Fresh-faced and outdoorsy, with a head full of springy brown curls, Seares looks slightly out of place in the kitchen of her rented Druid Hills bungalow. “We’re living in the middle of a mature hardwood forest,” she says, marveling more at the giant trees than the elegant homes of the neighborhood.
A certified “Georgia porch dog” lies at her feet as her husband, Leon, strolls beyond the open windows, cuddling their 3-month-old son, Lucian.
Seares’ former motto of “have backpack, will travel” recently changed to “have baby, will teach in one spot.”
She grew up near the Pine Barrens of New Jersey. During the summer, her family would go to the Catskill Mountains, where her grandmother had created a camp for developmentally disabled children. The camp eventually closed and the abandoned property became a dump. Seares couldn’t bear it. She paid the back taxes and reclaimed the property, taking a break from her graduate studies to live on the land. She hauled out mountains of trash by hand and winterized a former camp cabin.

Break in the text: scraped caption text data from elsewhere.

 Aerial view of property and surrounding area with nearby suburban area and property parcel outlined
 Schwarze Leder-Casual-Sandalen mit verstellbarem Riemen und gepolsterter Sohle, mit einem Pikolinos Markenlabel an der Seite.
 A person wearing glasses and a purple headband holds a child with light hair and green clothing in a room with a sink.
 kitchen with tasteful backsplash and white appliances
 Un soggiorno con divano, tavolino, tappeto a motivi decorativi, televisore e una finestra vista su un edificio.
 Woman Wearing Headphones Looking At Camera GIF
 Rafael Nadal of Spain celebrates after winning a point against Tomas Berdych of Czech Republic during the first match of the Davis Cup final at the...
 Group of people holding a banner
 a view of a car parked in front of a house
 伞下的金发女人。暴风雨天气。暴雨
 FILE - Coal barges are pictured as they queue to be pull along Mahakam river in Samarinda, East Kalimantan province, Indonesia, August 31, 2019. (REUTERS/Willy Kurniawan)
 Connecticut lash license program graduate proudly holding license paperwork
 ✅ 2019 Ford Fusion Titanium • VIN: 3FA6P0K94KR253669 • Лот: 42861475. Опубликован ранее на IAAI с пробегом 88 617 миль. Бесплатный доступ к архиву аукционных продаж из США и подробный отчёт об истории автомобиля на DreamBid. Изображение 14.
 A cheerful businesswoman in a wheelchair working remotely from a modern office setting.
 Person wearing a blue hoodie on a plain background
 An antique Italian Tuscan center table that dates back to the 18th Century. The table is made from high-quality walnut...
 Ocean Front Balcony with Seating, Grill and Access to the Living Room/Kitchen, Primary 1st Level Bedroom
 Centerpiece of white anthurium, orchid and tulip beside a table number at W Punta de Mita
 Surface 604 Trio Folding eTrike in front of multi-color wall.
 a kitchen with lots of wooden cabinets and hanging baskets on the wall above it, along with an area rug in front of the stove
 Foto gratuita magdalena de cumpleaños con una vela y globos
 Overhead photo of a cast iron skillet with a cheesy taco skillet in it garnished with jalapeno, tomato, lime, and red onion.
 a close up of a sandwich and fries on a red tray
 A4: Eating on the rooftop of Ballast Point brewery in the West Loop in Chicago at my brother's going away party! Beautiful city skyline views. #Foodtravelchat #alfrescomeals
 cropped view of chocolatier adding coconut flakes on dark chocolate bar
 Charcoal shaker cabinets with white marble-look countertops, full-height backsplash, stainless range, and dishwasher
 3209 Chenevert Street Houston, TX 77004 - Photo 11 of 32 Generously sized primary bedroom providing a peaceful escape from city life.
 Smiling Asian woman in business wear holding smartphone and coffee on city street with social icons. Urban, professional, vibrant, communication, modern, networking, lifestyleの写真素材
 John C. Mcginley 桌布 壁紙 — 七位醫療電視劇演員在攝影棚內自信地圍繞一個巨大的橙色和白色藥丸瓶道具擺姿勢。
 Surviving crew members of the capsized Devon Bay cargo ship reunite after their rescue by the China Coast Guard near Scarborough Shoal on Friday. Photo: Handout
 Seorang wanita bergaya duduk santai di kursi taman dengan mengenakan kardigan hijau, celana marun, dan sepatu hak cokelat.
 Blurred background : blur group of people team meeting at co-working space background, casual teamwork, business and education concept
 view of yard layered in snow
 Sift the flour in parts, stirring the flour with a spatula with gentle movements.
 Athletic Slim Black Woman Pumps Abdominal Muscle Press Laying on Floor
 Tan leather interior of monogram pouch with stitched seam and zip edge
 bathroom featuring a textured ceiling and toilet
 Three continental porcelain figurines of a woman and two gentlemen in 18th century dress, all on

“It’s an experiment in sustainability,” she says. “There’s no running water or electricity and we use a composting toilet and a wood stove. I feel a real sense of place there. It’s beautiful.”
Seares enjoys hosting reunions for former students at the cabin, where she teaches them to chop wood and haul water. “You really learn to value a natural resource like water when you understand the strength it takes to move around 25 gallons of it,” she says.
Many of today’s youth lack a connection to the environment because children don’t spend as much time splashing in creeks and climbing trees, Seares says. No doubt Lucian will be getting plenty of time in nature. The baby’s name means “bearer of light,” and is also a reflection of one-half of his heritage — St. Lucia.
“We want him to grow up with a strong sense of place,” Seares says, adding that she is optimistic about the world Lucian will inherit. “I’m hopeful that we’ll be able to control climate change, and I think that individual actions are definitely going to be a big part of that.”